I save the current relay status about every 10 seconds, 4 bits total. 256 bytes of eeprom. When the unit was first fired up, I cleared all of the eeprom to $ff. The first time I wrote to a byte, I clear bit 7 in byte 0, and saved the status to the lower 4 bits. The next time, I looked for the first byte in the eeprom with bit 7 set, then cleared that byte's bit 7 and saved the status to the lower 4 bits, and so on and so on and so on...
When I get to byte 255, I check the power on the mains (make sure I'm not running off battery backup), then clear all of the bytes back to $ff and start the process over again.
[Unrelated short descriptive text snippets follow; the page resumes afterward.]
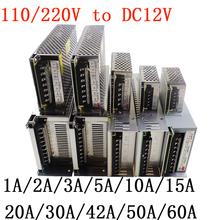 Buy Power Supply Transformer AC100-240V DC12V led Driver 1A 2A 3A 5A 10A 15A 20A 30A 40A 50A 60A LED Strip /CCTV Power Adapter for $3.55 in AliExpress store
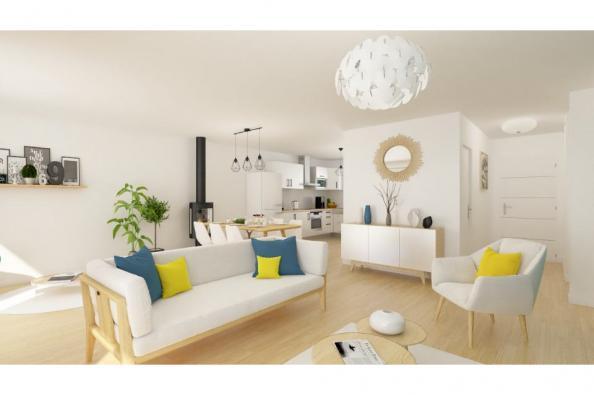 Modèle de maison Harmonia 110 4 chambres  : Photo 3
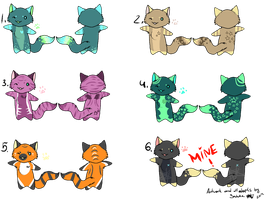 Cat Adoptables by Satuka
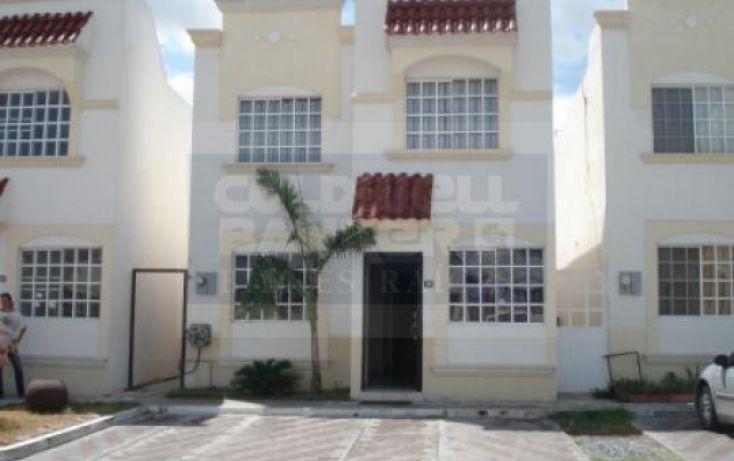 Foto de casa en venta en privada hacienda valencia 109, las haciendas, reynosa, tamaulipas, 219855 no 01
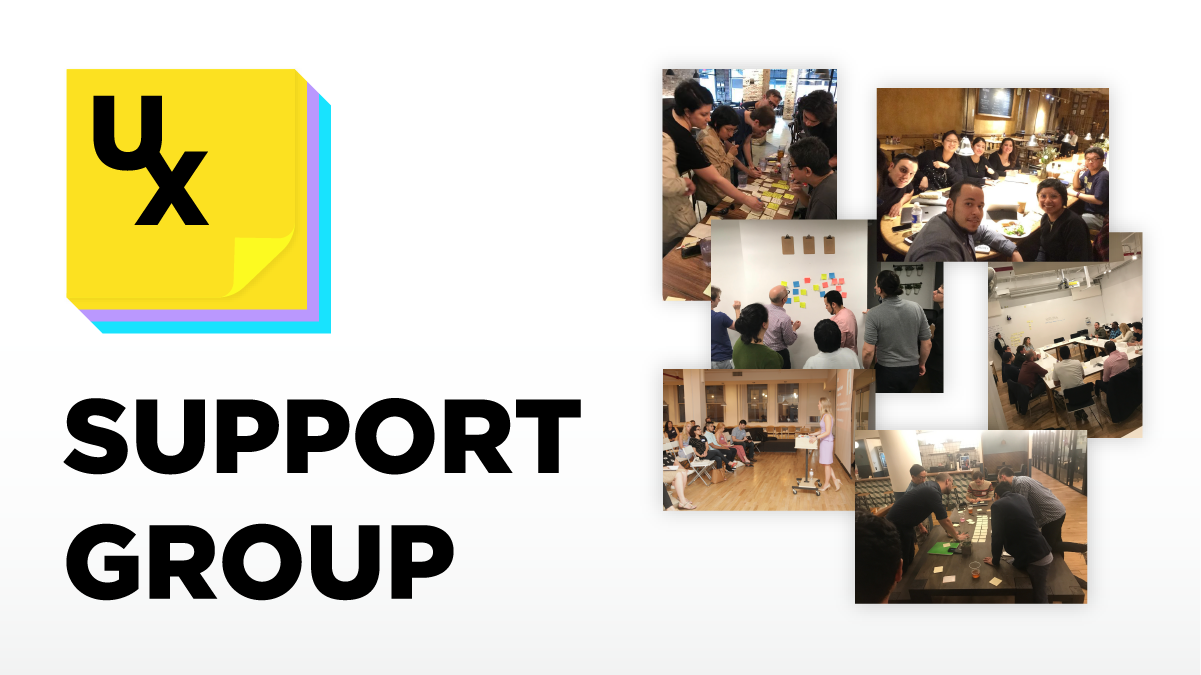 UX Support Group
If main power fails, then comes back on, I look for the last byte in the eeprom with bit 7 cleared and read the state from it...then resave it of course...
This way, I use each of the bytes equally (by looking for the first byte with bit 7 set) and saving the state there. According to the table above, I should get about 40 years or so out of this controller. The building will fall down before that!
Then again, there's a thousand different ways to do 'wear levelling' with eeprom/flash and as stated earlier...a guy generally doesn't have to worry about it. I've got an article somewhere that talks all about wearing out eeprom/flash and according to this article, the key is to keep the voltage as low as possible and write as slow as possible (up to the point of doing multiple rewrites at marginal voltage) for maximum eeprom life...and temperature has a lot to do with lifespan. The article also went on to say that even after an eeprom cell has failed during normal writing procedures, rewriting the same cell a few times (within reason of course) will usually work just fine.

I wonder how many of us have actually worn out the flash in a PIC yet...if any...? I thought I did once, turned out the regulator on the MCLR pin went south for the winter (and the rest of the year for that matter)...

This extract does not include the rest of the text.